Galen Carey, vice president of the National Association of Evangelicals, and Mitch Hescox, president of Evangelical Environmental Network, sent a letter to ranking members of the U.S. Senate Committee on the Environment and Public Works regarding the Frank R. Lautenberg Chemical Safety for the 21st Century Act. They ask the senators to include protections for unborn children in the legislation.

The Honorable James Inhofe, Chairman
The Honorable Barbara Boxer, Ranking Member
The United States Senate Committee on Environment and Public Works
410 Dirksen Senate Office Bldg.
Washington, DC 20510-6175

Re: S. 697 and Unborn Children

Dear Senators:

Thank you for your service to our nation. As Christians, we are called by God to love our neighbors, taking special care that the most vulnerable or “the least of these” (Matthew 25) are protected. That’s why we appreciate Congress’s effort to reform our outdated chemical safety laws through S. 697, the Frank R. Lautenberg Chemical Safety for the 21st Century Act.

Unfortunately, the most vulnerable group — unborn children — has been left out of the current version of S. 697. But thankfully, the fix and our request is quite simple. Whenever the bill lists the populations to be protected, explicitly add unborn children. While it is not our language, the terms “developing fetus” or “developing fetuses” would be acceptable for this purpose.

The acute vulnerability of the unborn to environmental toxins is now settled science:

The developing fetus and young child is particularly vulnerable to certain environmental toxins. Critical neurodevelopmental processes occur in the human central nervous system during fetal development and in the first three years of life. These processes include cortical functional differentiation, synaptogenesis, myelination, and programmed apoptosis.[1]

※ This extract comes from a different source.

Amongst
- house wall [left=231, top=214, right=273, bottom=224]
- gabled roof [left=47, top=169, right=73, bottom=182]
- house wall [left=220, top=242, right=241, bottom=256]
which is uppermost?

This is echoed in a Fact Sheet by the Environmental Protection Agency (EPA) on the bioaccumulation of toxic chemicals: “The populations at risk … are children and the developing fetus.”

Besides the critical neurodevelopment that occurs before birth, the other major reason the unborn are so vulnerable is bioaccumulation. Chemicals readily pass from the mother through the placenta; unfortunately, a developing fetus, unlike the mother, cannot eliminate toxins through normal biological processes. In fact, one way chemicals are removed from a pregnant women is to pass them into her uterus.

A Harvard professor put it succinctly: “We only get one chance to develop a brain. The damage that occurs to a brain of a fetus or child will likely remain for the rest of his or her life.”[2]

Without the fix we are requesting, that “developing fetuses” be explicitly included as a class to be protected, our most vulnerable population will continue to be poisoned and exposed to chemicals that will substantially impact their entire lives, hinder our nation, and harm our greatest resource, our children.

The proposed legislation allows the EPA to name additional vulnerable populations; such a provision is needed so that heretofore unknown vulnerable classes can be protected once science demonstrates their vulnerability. That does not apply here, given the settled science on the dangers toxic chemicals pose to an unborn child. Explicitly listing “developing fetuses” in the law provides the strongest legal protection from day one.

Thank you for your consideration and attention to this critical omission in the current bill.

Sincerely,

Dr. Galen Carey
Vice President, Government Relations
National Association of Evangelicals

The Rev. Mitchell Hescox
President/C.E.O.
The Evangelical Environmental Network

[1] Bruce P. Lanphear, Charles V. Vorhees and David C. Bellinger, “Protecting Children from Environmental Toxins,” in PLOS Medicine March 2005.
[2] Philippe Grandjean, Only One Chance: How Environmental Pollution Impairs Brain Development and How to Protect the Brains of the Next Generation (New York: Oxford University Press, 2013).